O Brasil é o país mais caro do mundo para se comprar peças da Zara: o índice Zara Index, criado pelo banco BTG e que compara preços de 12 peças da marca, mostra que os preços da Zara no Brasil ainda são 18% mais caros que nos Estados Unidos — que nem é o lugar mais barato do mundo, sendo 36% mais caro que na Espanha. Fora do país, a Zara não é uma marca de classe média-alta como é por aqui.
Como a maioria dos produtos é importada (Brasil e Argentina respondem por pouco mais de 1% das 7.210 fábricas da Zara no mundo), a marca enfrenta a alta carga tributária para importações, além de uma logística lenta e complicada nos portos e estradas. O dólar, que subiu 14% desde o último Zara Index, em 2016, também não ajudou.
Mas para o especialista em varejo Jean Rebetez, sócio-diretor da consultoria do grupo Gouvêa de Souza, as concorrentes da Zara não estão necessariamente entre as grandes varejistas brasileiras, mas sim entre as pequenas lojas de grife, que focam em um público mais abastado. “De certa forma, ela navega um pouco sozinha nesse segmento mais premium”, diz.
Criada em 1975, a empresa foi pioneira no mundo no segmento de “fast fashion” (moda rápida, em inglês), que busca oferecer roupas antenadas às tendências, mas com preços menores.

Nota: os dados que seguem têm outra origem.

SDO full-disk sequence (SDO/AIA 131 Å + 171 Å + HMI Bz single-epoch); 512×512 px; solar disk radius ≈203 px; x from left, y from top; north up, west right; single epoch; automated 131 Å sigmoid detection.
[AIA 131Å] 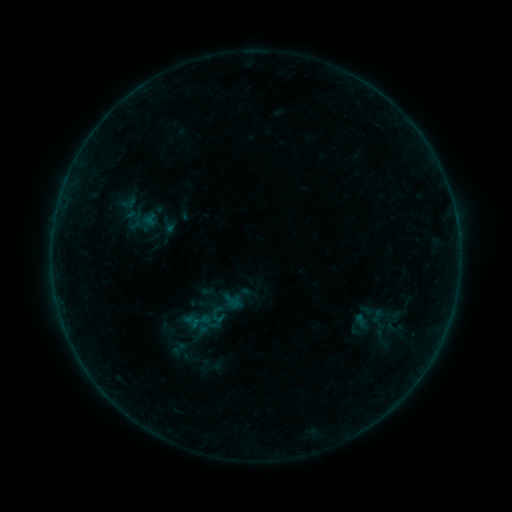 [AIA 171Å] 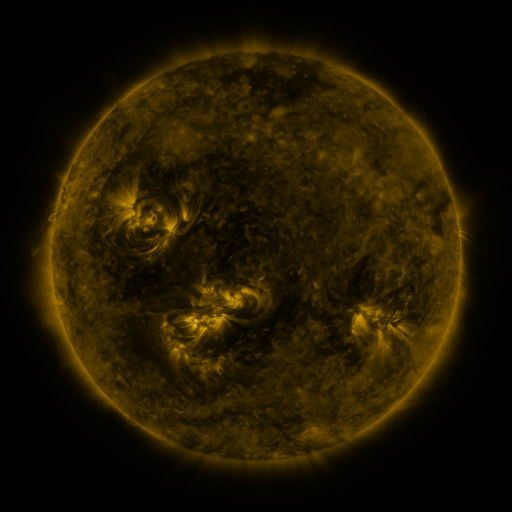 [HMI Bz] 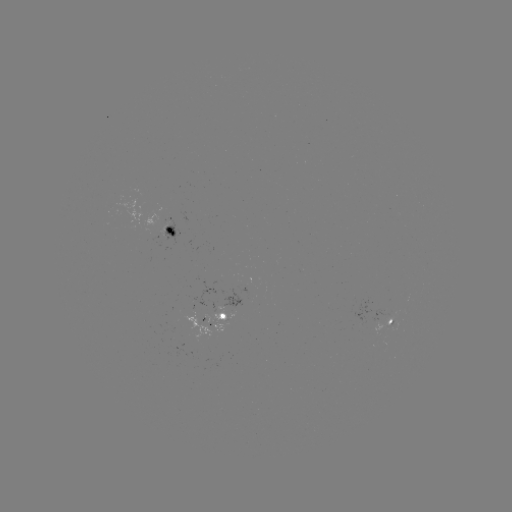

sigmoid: [208, 292, 241, 325]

“A Zara consegue ter um grande volume e produção global mas mantendo uma modelagem bacana. A modelagem é de Prada e Gucci, mas o tecido não é”, explica Rebetez.
A empresa também abriu caminho para novas empresas de fast fashion, como a Forever 21, se estabelecerem por aqui, e acabou até mesmo obrigando as concorrentes nacionais a se adaptarem, oferecendo lojas mais bonitas, vitrines mais organizadas e novas coleções.
Marcelo Prado, diretor do instituto de inteligência de mercado IEMI, acredita que não necessariamente o preço das roupas por aqui é elevado a ponto de atrapalhar as vendas. “O preço da Zara ainda não é um impeditivo. Um guarda-roupa tem camisas de 50 reais e camisas de 200, depende de para o que o consumidor vai usar”, diz.
De qualquer forma, Prado ressalta que o e-commerce no Brasil, embora tenha muito potencial, ainda não é tão desenvolvido como nos Estados Unidos e na Europa. “O e-commerce ainda está bem longe de ser uma ameaça ao varejo físico no Brasil”, afirma.
Assim, ainda que as vendas online ajudem a Zara a se aproximar dos milhões de clientes pelo Brasil que ainda não podiam consumir a marca, a empresa ainda levará bons anos para ter uma presença online significativa.